Photobucket

Sabtu, 26 November 2011

MY MOM, THE GREATEST WOMAN IN THE WORLD..

Hi Mom, I wish you're always smiling up there..

Aku biasa memanggil ibuku dengan sebutan Andeh, yang merupakan sebutan dari suku Minangkabau.. Andeh, bila masih hidup saat ini, maka usianya mencapai 63 tahun. Namun, Andeh ditakdirkan meninggal dalam relatif usia muda. Beliau meninggal pada Januari 1995, saat berusia 46 tahun..

Aku ingat pada malam terakhir Andeh masih hidup (saat itu aku masih kelas 2 SMP). Ia sudah sangat kesakitan dengan kanker payudara yang telah menghabisi kedua buah dadanya. Andeh sudah tidak bisa lagi tidur berbaring karena rasa sakitnya, dia tidur terakhir di dunia ini dengan posisi terduduk di kursi yang terletak tepat di samping tempat tidurku. Kakak-kakakku menemani Andeh dengan tidur di lantai.

Saat aku terbangun keesokan paginya, aku sudah melihat Andeh tidak lagi ada di kursi sampuing tempat tidurku. Demikian pula dengan kakak-kakakku. Aku mendapat firasat tidak enak. Dan setelah aku mandi, salah satu kakakku mengebel pintu rumahku. Kakakku dengan tatapan kosong melihatku dan berkata, "Andeh meninggal". Aku tidak akan lupa saat itu, seakan-akan dunia di sekelilingku langsung runtuh. Aku pun menangis sejadi-jadinya di bahu kakakku. Aku tidak akan pernah lupa saat itu..

◆ **Data Mentah**:
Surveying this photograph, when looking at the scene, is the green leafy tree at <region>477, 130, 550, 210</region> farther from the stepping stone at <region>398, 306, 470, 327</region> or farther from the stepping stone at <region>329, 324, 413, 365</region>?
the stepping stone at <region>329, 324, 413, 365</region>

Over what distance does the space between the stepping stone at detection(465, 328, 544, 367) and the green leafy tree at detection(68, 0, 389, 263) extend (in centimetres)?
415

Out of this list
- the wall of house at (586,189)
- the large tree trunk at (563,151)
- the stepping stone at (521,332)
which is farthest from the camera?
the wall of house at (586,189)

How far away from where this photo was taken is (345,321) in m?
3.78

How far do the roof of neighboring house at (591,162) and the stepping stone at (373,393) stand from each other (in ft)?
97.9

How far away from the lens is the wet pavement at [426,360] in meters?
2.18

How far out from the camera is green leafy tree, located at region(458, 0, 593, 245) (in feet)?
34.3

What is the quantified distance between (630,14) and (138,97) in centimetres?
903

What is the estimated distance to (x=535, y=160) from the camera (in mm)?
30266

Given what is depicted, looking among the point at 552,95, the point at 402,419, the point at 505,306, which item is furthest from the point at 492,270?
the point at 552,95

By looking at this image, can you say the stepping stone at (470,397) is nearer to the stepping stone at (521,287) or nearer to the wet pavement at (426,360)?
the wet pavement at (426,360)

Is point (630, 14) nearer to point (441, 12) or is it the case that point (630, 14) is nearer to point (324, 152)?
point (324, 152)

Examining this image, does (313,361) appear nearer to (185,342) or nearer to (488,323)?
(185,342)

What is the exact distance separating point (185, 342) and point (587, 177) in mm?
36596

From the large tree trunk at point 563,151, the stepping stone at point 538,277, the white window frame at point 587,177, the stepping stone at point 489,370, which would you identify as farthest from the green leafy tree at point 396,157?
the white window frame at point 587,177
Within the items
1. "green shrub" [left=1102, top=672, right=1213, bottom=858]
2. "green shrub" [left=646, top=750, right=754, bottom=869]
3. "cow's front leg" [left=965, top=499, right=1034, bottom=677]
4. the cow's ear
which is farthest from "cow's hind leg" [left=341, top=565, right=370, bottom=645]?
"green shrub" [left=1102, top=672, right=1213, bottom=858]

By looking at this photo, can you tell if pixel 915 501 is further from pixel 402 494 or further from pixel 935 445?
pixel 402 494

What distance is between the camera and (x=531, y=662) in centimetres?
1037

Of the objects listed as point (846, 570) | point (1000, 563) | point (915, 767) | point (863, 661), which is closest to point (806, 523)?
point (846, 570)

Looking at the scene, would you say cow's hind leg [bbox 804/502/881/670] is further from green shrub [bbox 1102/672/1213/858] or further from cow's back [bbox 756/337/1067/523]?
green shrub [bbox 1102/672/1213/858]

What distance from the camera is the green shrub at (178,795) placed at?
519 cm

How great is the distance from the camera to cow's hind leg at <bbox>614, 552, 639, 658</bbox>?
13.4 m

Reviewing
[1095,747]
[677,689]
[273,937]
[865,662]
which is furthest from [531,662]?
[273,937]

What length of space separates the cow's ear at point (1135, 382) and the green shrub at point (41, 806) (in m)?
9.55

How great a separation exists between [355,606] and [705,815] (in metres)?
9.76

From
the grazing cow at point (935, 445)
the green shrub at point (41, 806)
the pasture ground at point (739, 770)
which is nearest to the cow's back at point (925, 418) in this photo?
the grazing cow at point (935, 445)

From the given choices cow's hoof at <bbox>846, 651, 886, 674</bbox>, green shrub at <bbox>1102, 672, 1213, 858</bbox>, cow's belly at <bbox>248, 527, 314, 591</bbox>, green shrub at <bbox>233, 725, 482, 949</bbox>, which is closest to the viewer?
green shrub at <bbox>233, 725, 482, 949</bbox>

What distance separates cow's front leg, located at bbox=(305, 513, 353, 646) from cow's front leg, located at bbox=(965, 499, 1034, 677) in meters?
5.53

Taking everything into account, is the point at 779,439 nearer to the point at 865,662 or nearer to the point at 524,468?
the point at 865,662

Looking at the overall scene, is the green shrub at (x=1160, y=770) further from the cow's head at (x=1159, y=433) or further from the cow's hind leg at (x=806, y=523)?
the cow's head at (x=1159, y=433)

◆ **Tugas Anda**:
Ketik ulang bagian teks tentang Andeh di atas, dari "Sabtu, 26 November" hingga "tidur di lantai.", tanpa mengubah satu huruf pun.

◆ **Hasil Latihan**:
Sabtu, 26 November 2011

MY MOM, THE GREATEST WOMAN IN THE WORLD..

Hi Mom, I wish you're always smiling up there..

Aku biasa memanggil ibuku dengan sebutan Andeh, yang merupakan sebutan dari suku Minangkabau.. Andeh, bila masih hidup saat ini, maka usianya mencapai 63 tahun. Namun, Andeh ditakdirkan meninggal dalam relatif usia muda. Beliau meninggal pada Januari 1995, saat berusia 46 tahun..

Aku ingat pada malam terakhir Andeh masih hidup (saat itu aku masih kelas 2 SMP). Ia sudah sangat kesakitan dengan kanker payudara yang telah menghabisi kedua buah dadanya. Andeh sudah tidak bisa lagi tidur berbaring karena rasa sakitnya, dia tidur terakhir di dunia ini dengan posisi terduduk di kursi yang terletak tepat di samping tempat tidurku. Kakak-kakakku menemani Andeh dengan tidur di lantai.